Rodney took the DVD and stared. The Wizard of Oz. Not quite what he would have chosen left to himself but now he came to think about it, it might do.

“You don’t think the non-humans will confuse it? And the dog?”

Zelenka’s face fell. “I thought... they are so human in their characters. The tin man without a heart. The cowardly lion. Our Kat will not notice their physical differences. And she will not be afraid of the dog.” She? Where was this going? When had Rodney lost control of the situation? And did he want it back?

He busied himself closing the programs he had open on the laptop and readying it for the film. Zelenka dug in capacious pockets and produced some kind of canned drinks, and chocolate. Chocolate!
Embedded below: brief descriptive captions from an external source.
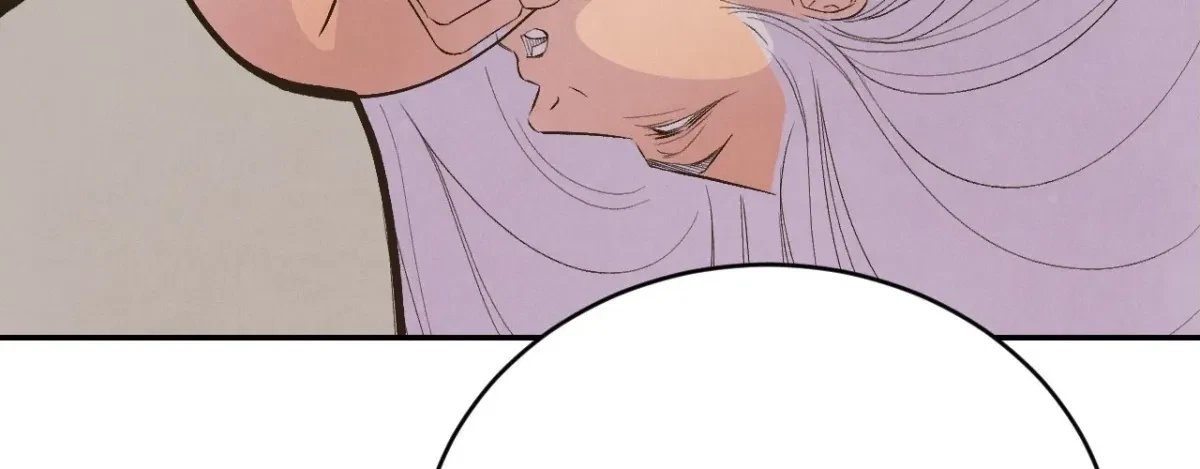 Chapter 17, page 43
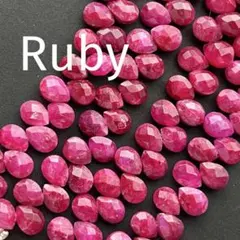 むーたん@リーズナブルセール‼️様 リクエスト 2点 まとめ商品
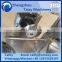 Meat cutter machine for sale/goat meat cutting machine/chicken separator(whatsapp +86 13673629307)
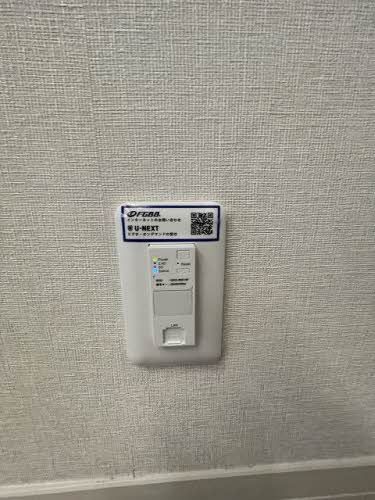 その他設備　Ｗｉｆｉ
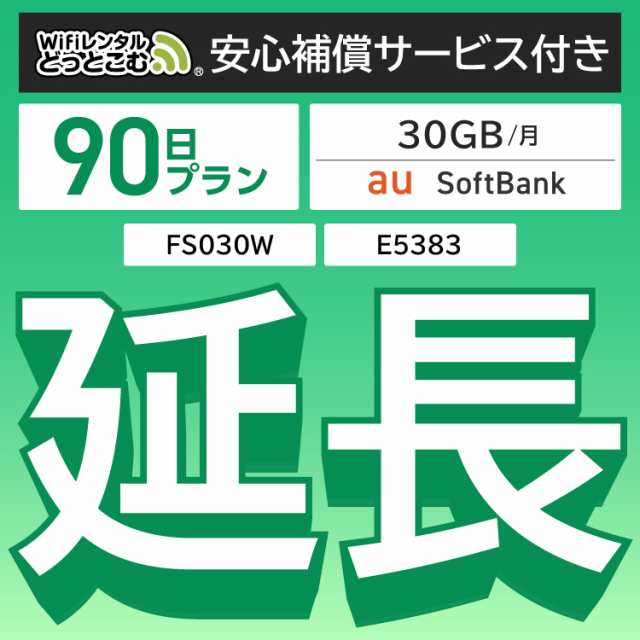 【延長専用】 安心補償付き wifi レンタルwifi レンタル E5383 FS030W 30GBプラン 90日 ルーター wi-fi ポケットwifi 3ヵ月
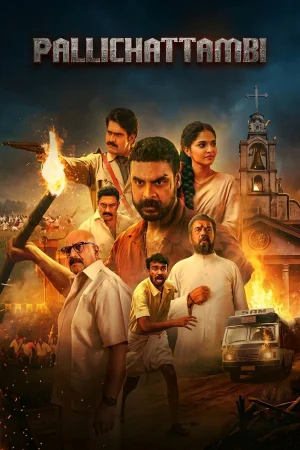 Pallichattambi (2026) poster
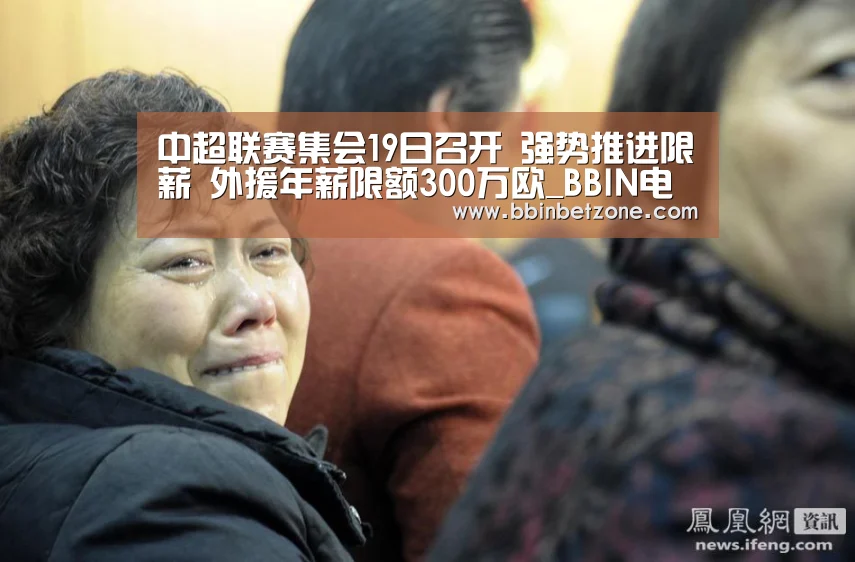 BBIN电子，BBIN登录，BBIN娱乐城，BBIN赛事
They sat side by side on the bed, Kat between them like a mechanical chaperone, and Rodney told the laptop to play. Over the opening credits their fingers met and Kat purred happily. By the time Dorothy was leaving Kansas their fingers had strayed further. Their breathing was drowning out the purring and the little rods had to fight for space between them. Kat sent up a brilliant pink heart and made the question purr. Dorothy was dealing with the witch when one of them, maybe Rodney and maybe Zelenka said,

“Let’s put this thing on a table or something.”  Kat and the laptop ended up on the floor because that was the nearest safe place.

Then they were sharing the bed, oblivious to the film. Clothes were discarded. There were moans of delight and little murmurs of ‘Rodney’ and ‘Radek’.

Kat watched the film. She identified strongly with the tin man. Outwardly she was a black velvet box but inwardly, somewhere among all the wires and circuits she smiled.

Two compatible humans. Skin on skin. Kissing? There was definitely kissing. And purring? Kat purred. Mission accomplished.